Presidential candidate John Edwards, a former senator of North Carolina, skipped the big sights of the city during a visit to the area yesterday, instead spending the day in a Mamaroneck nursing home, where he fed, dressed, and, at one point even shaved elderly residents.

As part of a job-shadowing day organized by the Service Employees International Union, a certified nursing assistant of New Rochelle, Elaine Ellis, was met by Mr. Edwards at her one-bedroom home at 5:15 a.m. yesterday and then led him through her day at the Sarah Neuman nursing home, where she has worked for 18 years. The SEIU is calling on all presidential candidates to see life through the eyes of an American worker. Mr. Edwards is the first candidate to participate in the exercise.

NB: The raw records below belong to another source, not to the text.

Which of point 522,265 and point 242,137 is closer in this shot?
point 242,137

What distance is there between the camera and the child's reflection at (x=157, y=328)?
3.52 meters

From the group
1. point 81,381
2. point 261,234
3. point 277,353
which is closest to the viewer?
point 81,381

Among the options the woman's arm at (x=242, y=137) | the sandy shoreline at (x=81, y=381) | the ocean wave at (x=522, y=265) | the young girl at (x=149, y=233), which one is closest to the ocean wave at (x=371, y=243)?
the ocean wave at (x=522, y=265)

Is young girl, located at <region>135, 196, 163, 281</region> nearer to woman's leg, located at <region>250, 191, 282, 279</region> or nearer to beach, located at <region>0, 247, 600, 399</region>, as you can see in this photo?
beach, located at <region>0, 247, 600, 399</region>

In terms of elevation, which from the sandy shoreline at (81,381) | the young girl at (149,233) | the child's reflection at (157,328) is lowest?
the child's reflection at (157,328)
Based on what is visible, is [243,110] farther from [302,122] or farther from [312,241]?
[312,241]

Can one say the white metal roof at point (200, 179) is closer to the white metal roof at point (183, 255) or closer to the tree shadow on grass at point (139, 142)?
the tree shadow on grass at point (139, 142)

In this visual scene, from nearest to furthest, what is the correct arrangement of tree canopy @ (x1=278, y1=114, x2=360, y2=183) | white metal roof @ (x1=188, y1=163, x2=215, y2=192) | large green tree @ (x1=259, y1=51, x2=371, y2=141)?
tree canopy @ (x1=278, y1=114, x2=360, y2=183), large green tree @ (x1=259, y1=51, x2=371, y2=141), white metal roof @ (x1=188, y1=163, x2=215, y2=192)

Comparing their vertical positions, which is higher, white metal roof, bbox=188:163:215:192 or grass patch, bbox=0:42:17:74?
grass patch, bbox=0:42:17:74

Ms. Ellis “reminded me in the most personal terms why I’m running for president of the United States,” Mr. Edwards said last night during a speech at the Labor Research Association’s 30th annual labor awards dinner at the Hilton Hotel in Midtown. “This woman is so much like the people that I grew up with, who worked in a mill alongside of my mother and father.” Mr. Edward’s praised Ms. Ellis’s work ethic and dedication to her children and called her an American hero who is the heart and soul of the labor movement.

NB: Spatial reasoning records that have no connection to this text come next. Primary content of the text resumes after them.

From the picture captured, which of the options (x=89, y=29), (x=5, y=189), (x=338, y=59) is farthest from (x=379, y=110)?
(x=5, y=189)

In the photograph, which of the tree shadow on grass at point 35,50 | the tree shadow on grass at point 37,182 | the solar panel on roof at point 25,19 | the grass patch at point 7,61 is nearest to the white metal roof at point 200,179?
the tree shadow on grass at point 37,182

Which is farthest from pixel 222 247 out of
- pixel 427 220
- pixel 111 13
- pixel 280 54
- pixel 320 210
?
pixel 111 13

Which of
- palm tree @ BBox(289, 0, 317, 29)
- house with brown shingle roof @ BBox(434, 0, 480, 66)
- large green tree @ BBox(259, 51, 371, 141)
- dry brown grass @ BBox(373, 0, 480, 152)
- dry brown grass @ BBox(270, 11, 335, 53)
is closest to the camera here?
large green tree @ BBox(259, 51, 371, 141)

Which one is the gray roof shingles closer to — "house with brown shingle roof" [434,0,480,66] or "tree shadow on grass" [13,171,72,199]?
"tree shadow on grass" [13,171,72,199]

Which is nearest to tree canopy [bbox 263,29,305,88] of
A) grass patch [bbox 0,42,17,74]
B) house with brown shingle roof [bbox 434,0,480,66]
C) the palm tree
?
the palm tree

“And if any of us think that the CEOs of these big multinational corporations are going to take care of her, you are living in a fantasy world,” he said. “Now that doesn’t mean we can’t work with them. We don’t have to always be at odds with them.”

Shifting his attention to the presidential campaign, he told the labor leaders filling the ballroom that the country needs a president who can educate Americans about why organizing is important and isn’t afraid of the word “union.”

Earlier in the day, Mr. Edward’s condemned President Bush’s announcement that tours of duty for active-duty Army units will be extended to 15 months from 12, saying the plan “borders on the unconscionable.”

“Our military — and particularly our Army — has already been stretched to the breaking point by this President’s misguided, disastrous policy in Iraq,” he said in a statement.

Mr. Edward’s has said his plan would be cap funding at 100,000 troops, force the immediate withdrawal of 40,000 to 50,000 troops, and withdraw completely from Iraq in 12 to 18 months.